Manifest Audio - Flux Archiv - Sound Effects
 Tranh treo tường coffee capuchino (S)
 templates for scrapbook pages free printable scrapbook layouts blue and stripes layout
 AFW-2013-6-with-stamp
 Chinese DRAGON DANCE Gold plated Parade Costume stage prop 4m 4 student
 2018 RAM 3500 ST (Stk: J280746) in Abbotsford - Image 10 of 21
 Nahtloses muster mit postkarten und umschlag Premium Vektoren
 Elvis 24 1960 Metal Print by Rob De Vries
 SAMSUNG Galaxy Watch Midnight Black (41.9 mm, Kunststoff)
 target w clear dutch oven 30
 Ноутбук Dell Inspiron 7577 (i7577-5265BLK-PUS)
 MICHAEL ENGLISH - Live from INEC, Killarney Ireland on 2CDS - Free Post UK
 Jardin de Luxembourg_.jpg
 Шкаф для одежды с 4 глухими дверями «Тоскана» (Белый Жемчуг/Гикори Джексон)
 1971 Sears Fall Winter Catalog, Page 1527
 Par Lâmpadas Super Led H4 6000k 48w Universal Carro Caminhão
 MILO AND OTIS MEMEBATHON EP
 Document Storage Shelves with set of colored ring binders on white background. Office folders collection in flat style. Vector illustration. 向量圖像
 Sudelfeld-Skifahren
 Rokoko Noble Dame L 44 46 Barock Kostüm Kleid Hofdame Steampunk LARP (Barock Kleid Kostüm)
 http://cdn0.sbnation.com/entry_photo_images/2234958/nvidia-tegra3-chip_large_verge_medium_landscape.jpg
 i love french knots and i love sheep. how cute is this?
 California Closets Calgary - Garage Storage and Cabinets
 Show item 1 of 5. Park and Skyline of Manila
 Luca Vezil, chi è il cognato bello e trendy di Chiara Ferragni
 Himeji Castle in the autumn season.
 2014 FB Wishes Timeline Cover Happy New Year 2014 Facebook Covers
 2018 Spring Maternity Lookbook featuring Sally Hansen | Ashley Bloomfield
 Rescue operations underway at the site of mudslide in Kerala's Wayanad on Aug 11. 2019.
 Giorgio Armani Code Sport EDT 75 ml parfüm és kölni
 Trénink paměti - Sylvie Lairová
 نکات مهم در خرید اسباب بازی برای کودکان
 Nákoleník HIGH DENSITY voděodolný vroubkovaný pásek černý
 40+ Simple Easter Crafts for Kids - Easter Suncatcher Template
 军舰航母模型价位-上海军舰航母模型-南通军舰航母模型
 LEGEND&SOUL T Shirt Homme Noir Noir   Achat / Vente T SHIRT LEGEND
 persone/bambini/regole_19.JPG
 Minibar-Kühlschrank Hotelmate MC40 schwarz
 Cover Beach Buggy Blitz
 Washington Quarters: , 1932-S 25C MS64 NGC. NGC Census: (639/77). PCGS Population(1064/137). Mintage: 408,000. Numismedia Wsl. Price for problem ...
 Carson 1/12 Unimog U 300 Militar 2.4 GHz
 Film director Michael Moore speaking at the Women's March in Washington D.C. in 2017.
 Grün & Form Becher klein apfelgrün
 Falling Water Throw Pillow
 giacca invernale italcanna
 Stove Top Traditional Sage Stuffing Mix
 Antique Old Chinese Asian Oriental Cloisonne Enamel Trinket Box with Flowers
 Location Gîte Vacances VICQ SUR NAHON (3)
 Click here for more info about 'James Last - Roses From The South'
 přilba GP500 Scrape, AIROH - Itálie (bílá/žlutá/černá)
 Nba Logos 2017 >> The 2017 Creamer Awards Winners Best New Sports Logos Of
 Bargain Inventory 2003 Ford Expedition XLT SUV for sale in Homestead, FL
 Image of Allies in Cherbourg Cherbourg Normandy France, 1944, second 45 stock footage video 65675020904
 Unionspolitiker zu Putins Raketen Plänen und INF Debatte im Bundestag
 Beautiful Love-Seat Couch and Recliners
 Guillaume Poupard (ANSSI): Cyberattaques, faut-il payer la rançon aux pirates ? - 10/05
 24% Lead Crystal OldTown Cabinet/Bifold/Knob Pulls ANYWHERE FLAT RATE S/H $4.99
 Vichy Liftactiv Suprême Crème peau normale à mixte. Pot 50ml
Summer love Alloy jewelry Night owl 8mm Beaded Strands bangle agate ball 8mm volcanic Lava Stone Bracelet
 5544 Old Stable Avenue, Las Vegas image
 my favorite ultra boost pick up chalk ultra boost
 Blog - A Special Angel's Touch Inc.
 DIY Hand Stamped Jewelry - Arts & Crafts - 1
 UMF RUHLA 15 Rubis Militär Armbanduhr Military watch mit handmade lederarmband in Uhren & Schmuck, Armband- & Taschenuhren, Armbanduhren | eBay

────────

Provide the number of lines in the records above containing the string "with", and write nothing more.

3